[Data in this exercise start]
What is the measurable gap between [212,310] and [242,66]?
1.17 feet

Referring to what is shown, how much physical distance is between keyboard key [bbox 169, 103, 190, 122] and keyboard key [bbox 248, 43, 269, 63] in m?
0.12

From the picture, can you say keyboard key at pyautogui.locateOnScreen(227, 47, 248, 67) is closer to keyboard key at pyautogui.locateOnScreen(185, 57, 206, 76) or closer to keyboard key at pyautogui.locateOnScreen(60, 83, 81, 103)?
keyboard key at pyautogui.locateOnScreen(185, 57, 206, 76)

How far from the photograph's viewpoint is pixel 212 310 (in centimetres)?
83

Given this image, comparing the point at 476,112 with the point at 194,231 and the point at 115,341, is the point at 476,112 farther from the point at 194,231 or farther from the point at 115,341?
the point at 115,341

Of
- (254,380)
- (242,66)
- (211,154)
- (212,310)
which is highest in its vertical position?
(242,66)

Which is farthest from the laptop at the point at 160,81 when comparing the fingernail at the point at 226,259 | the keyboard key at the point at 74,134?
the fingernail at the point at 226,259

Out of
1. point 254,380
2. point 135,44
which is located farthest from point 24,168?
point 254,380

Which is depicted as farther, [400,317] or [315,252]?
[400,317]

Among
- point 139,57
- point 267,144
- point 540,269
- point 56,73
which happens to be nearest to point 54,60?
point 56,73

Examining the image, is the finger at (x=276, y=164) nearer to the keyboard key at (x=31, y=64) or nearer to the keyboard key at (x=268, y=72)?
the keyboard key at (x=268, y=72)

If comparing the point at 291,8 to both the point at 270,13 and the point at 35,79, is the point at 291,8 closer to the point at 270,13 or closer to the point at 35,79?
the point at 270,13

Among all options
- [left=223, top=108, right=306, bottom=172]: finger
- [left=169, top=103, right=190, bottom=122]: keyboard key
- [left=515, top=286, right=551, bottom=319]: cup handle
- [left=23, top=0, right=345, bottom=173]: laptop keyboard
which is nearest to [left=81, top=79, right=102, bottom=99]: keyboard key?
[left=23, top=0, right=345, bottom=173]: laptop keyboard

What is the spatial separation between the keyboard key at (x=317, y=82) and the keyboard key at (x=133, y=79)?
[Data in this exercise end]
Exercise instructions – Reproduce the material above word for word, keeping every line in its original order.

Expected answer –
What is the measurable gap between [212,310] and [242,66]?
1.17 feet

Referring to what is shown, how much physical distance is between keyboard key [bbox 169, 103, 190, 122] and keyboard key [bbox 248, 43, 269, 63] in m?
0.12

From the picture, can you say keyboard key at pyautogui.locateOnScreen(227, 47, 248, 67) is closer to keyboard key at pyautogui.locateOnScreen(185, 57, 206, 76) or closer to keyboard key at pyautogui.locateOnScreen(60, 83, 81, 103)?
keyboard key at pyautogui.locateOnScreen(185, 57, 206, 76)

How far from the photograph's viewpoint is pixel 212 310 (in centimetres)?
83

Given this image, comparing the point at 476,112 with the point at 194,231 and the point at 115,341, is the point at 476,112 farther from the point at 194,231 or farther from the point at 115,341?
the point at 115,341

Of
- (254,380)
- (242,66)
- (211,154)
- (212,310)
which is highest in its vertical position?
(242,66)

Which is farthest from the laptop at the point at 160,81 when comparing the fingernail at the point at 226,259 | the keyboard key at the point at 74,134?
the fingernail at the point at 226,259

Out of
1. point 254,380
2. point 135,44
which is located farthest from point 24,168?
point 254,380

Which is depicted as farther, [400,317] or [315,252]?
[400,317]

Among
- point 139,57
- point 267,144
- point 540,269
- point 56,73
which happens to be nearest to point 54,60?
point 56,73

Examining the image, is the finger at (x=276, y=164) nearer to the keyboard key at (x=31, y=64) or nearer to the keyboard key at (x=268, y=72)?
the keyboard key at (x=268, y=72)

If comparing the point at 291,8 to both the point at 270,13 and the point at 35,79, is the point at 291,8 closer to the point at 270,13 or closer to the point at 35,79?
the point at 270,13

Among all options
- [left=223, top=108, right=306, bottom=172]: finger
- [left=169, top=103, right=190, bottom=122]: keyboard key
- [left=515, top=286, right=551, bottom=319]: cup handle
- [left=23, top=0, right=345, bottom=173]: laptop keyboard
which is nearest to [left=81, top=79, right=102, bottom=99]: keyboard key?
[left=23, top=0, right=345, bottom=173]: laptop keyboard

What is the spatial separation between the keyboard key at (x=317, y=82) and the keyboard key at (x=133, y=79)?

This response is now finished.